> REQUIRED TASK
Copy the entries exactly, starting at the line that contains "How far from the camera was" and continuing through the last line of the entries.

+++ MATERIAL FOR THE TASK

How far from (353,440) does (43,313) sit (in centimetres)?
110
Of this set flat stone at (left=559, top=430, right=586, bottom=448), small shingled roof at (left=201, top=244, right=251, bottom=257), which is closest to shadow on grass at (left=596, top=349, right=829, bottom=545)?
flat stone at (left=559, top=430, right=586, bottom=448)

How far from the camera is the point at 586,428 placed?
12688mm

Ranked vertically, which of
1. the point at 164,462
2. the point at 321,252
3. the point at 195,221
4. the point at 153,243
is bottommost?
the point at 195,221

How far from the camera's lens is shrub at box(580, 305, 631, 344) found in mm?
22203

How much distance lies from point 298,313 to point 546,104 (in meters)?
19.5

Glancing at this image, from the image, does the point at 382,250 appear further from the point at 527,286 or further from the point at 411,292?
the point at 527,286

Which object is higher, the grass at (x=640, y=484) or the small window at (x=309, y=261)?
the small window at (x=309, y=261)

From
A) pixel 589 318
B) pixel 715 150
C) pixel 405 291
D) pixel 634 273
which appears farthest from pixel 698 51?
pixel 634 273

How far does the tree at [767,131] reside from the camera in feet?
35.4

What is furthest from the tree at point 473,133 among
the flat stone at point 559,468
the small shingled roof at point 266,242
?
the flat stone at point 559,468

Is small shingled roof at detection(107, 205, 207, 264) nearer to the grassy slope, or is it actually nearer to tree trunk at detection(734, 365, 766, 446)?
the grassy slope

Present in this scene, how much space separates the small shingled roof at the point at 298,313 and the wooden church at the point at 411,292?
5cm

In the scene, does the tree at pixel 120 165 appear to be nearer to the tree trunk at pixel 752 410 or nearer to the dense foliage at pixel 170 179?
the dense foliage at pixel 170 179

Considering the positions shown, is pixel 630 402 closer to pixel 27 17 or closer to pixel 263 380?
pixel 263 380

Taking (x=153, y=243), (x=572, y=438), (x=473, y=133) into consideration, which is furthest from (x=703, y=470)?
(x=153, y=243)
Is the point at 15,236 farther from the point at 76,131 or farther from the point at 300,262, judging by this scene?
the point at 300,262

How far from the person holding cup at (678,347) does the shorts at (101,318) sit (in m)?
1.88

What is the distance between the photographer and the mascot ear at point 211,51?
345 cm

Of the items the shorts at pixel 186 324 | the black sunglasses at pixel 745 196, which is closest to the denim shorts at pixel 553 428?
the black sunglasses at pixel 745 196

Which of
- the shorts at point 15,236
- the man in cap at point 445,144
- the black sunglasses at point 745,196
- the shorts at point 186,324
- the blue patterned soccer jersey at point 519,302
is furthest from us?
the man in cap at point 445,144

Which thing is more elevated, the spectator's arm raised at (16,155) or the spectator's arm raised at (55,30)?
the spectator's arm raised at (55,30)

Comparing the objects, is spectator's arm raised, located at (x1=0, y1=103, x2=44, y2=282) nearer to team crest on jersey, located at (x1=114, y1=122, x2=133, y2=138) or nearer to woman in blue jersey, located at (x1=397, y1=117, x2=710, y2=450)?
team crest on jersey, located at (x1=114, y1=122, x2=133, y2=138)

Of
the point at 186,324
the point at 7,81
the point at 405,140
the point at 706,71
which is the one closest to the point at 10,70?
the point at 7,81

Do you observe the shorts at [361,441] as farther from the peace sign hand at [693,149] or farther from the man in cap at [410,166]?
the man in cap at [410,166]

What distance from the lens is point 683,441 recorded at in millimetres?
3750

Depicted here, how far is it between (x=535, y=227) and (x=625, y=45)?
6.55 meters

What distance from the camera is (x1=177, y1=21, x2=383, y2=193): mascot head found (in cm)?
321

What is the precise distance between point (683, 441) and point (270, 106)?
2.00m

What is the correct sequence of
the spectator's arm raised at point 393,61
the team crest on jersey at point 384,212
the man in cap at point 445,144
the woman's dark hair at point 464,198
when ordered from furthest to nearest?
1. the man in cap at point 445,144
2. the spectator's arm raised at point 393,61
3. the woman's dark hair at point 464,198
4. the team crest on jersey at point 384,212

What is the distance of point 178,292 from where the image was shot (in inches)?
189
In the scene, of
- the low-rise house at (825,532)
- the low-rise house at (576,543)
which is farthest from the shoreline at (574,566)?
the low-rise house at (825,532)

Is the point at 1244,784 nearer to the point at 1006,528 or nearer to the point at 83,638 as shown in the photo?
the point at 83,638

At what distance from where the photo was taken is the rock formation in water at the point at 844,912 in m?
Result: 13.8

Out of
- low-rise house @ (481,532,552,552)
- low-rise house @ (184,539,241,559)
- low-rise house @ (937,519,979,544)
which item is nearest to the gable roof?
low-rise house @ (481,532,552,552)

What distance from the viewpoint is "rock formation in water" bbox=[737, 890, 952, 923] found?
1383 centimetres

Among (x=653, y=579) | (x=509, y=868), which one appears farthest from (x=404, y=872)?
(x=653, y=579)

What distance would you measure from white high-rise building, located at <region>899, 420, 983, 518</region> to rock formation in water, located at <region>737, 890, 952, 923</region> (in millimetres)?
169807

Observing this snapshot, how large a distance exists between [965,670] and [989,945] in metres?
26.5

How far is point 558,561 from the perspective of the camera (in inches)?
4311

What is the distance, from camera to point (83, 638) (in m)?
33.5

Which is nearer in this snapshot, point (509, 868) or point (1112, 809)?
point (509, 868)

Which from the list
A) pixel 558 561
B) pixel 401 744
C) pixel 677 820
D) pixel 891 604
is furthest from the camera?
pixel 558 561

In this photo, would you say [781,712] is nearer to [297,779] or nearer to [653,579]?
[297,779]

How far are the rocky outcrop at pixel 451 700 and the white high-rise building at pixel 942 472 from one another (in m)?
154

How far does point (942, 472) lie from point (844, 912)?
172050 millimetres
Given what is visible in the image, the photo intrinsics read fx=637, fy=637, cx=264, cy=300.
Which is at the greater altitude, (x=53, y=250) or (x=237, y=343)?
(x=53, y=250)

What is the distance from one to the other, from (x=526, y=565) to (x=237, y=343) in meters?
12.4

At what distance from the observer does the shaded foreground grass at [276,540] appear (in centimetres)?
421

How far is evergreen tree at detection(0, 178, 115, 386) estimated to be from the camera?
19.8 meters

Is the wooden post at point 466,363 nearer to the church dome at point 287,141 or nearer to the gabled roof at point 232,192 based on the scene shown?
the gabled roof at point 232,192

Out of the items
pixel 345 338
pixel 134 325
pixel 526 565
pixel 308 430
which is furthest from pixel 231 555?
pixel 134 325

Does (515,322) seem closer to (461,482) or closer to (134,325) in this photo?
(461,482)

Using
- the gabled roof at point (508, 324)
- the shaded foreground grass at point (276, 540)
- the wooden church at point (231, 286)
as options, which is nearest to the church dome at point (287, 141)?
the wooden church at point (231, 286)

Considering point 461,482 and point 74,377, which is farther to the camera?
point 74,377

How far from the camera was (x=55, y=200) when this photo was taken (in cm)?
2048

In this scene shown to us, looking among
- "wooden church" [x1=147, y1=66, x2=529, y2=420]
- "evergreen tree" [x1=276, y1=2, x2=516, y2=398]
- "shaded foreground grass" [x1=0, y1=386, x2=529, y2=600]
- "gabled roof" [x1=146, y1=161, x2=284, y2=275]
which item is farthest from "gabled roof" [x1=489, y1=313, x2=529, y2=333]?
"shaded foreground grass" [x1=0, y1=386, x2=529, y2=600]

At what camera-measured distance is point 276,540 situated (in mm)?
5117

++++++

> TASK SOLUTION
How far from the camera was (x=55, y=200) when this photo was taken (in cm)?
2048

In this scene shown to us, looking among
- "wooden church" [x1=147, y1=66, x2=529, y2=420]
- "evergreen tree" [x1=276, y1=2, x2=516, y2=398]
- "shaded foreground grass" [x1=0, y1=386, x2=529, y2=600]
- "gabled roof" [x1=146, y1=161, x2=284, y2=275]
which item is farthest from "gabled roof" [x1=489, y1=313, x2=529, y2=333]?
"shaded foreground grass" [x1=0, y1=386, x2=529, y2=600]

At what camera-measured distance is point 276,540 situated (in mm)?
5117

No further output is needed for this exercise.